== Text under study

Downdip

Downdip is a directional descriptor in petroleum geology and reservoir engineering referring to the direction that lies farther down the slope of a dipping geological formation, stratigraphic surface, or structural contour, in the direction of decreasing elevation of that surface (the opposite of updip, which refers to the direction of increasing elevation of the surface), used to describe the spatial relationships of hydrocarbon reservoirs, fluid contacts, and wells within a tilted geological framework: in a dipping reservoir containing gas, oil, and water (which segregate vertically by density under gravity), the gas accumulates in the structurally highest (updip) portion of the reservoir, oil fills an intermediate structural position, and water occupies the downdip portion below the oil-water contact, so a well drilled downdip of the oil-water contact will encounter only water-saturated reservoir rock, while a well drilled updip of the gas-oil contact will encounter only gas, and a well drilled in the structural position between the two contacts will produce oil; the downdip direction is determined from the dip angle and azimuth of the formation (measured by directional surveys, dip meters, formation imaging logs, or structural interpretation of seismic data), and the practical implications of downdip versus updip position in a reservoir are fundamental to well location planning, production forecasting, water or gas injection design, and the identification of reservoir compartment boundaries.

====
== Exercise data

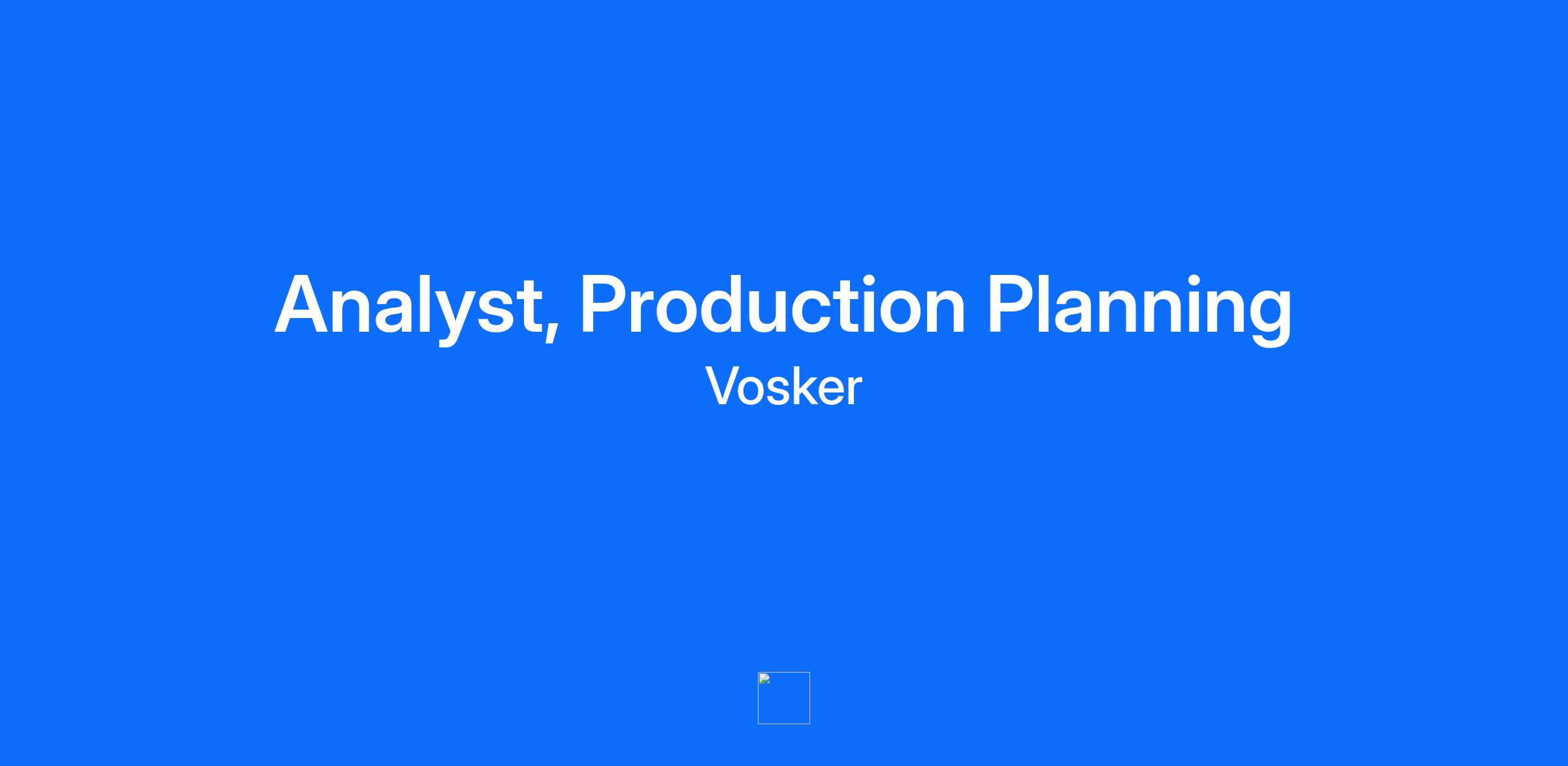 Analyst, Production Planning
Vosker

====
== Exercise data

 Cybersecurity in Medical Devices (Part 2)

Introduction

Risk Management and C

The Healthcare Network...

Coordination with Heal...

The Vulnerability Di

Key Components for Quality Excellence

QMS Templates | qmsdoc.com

====
== Exercise data

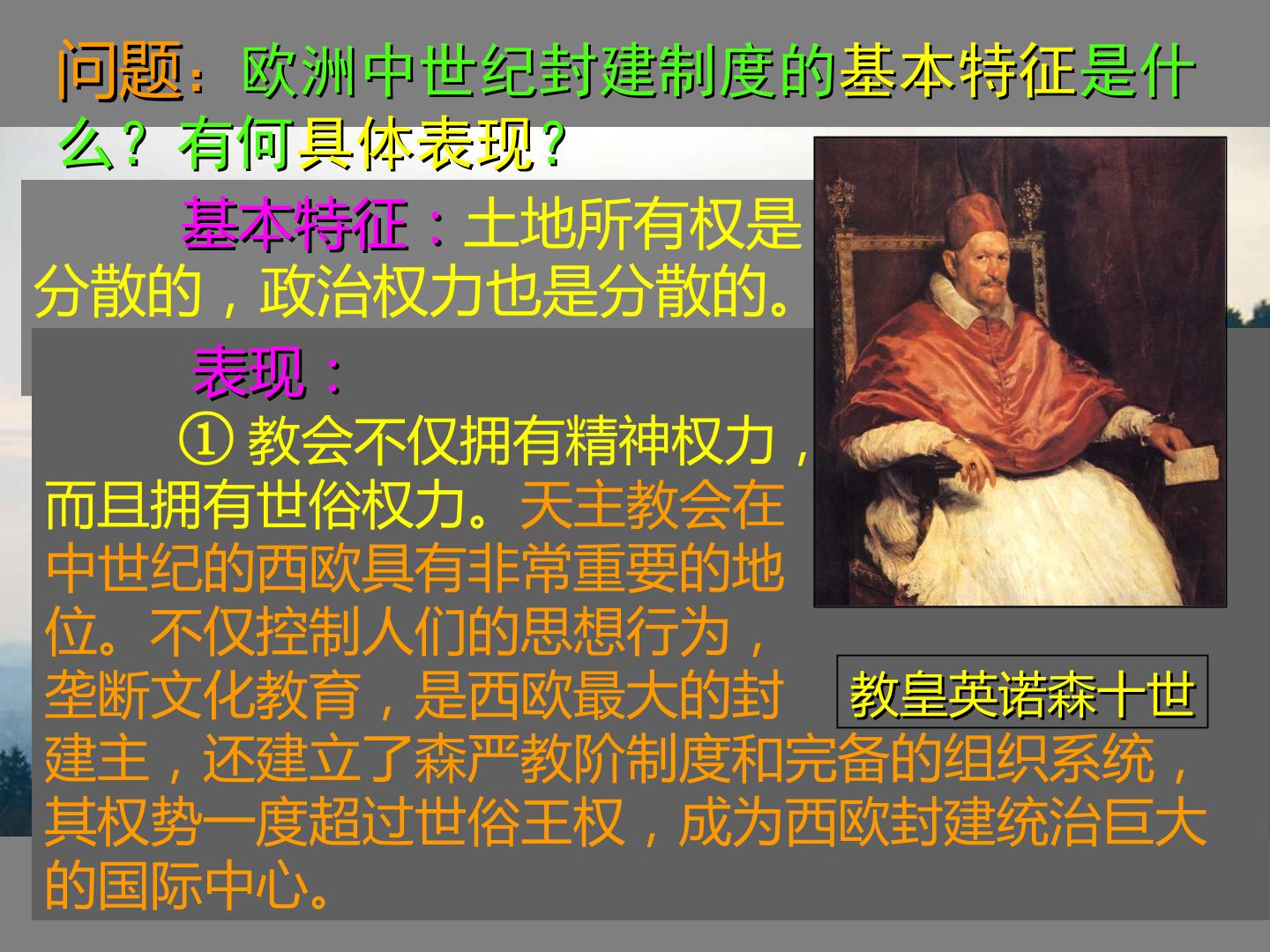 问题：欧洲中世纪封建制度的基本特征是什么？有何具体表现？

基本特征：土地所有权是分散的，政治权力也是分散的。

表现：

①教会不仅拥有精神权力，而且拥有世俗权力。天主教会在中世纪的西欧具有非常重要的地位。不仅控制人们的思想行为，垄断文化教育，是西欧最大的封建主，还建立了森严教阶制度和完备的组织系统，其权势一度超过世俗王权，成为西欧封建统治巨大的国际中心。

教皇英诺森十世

====

● **Task brief**
Can you carry on the passage defining downdip in petroleum geology, picking up right after its final sentence?

● **Exercise result**
Key Takeaways

  • Downdip well locations in structurally tilted reservoirs have distinct production characteristics relative to updip locations: a downdip producer (a well drilled into the lower, water-leg portion of a tilted reservoir or near the oil-water contact) will produce water immediately (if it is below the contact) or will water out rapidly (if it is close to the contact and gravity drainage draws the contact upward toward the well as oil is produced); an updip producer (drilled into the higher-elevation, oil-column portion of the reservoir) will produce oil for a longer period before the gas-oil contact descends to the wellbore or the water-oil contact rises, depending on the production mechanism; in anticlinal traps (the most common structural trap type), the highest-elevation wells in the crestal position produce oil from the thickest oil column and have the lowest initial water cut, while wells drilled on the flanks of the anticline (in a more downdip position) are closer to the oil-water contact and have thinner oil columns and higher early water cut; the decision of where to drill a development well on an anticlinal structure requires balancing the higher initial oil rate of the crestal well (thick oil column, low water cut) against the more efficient sweep efficiency achieved by downdip water injection wells that drive oil updip toward the crestal producers.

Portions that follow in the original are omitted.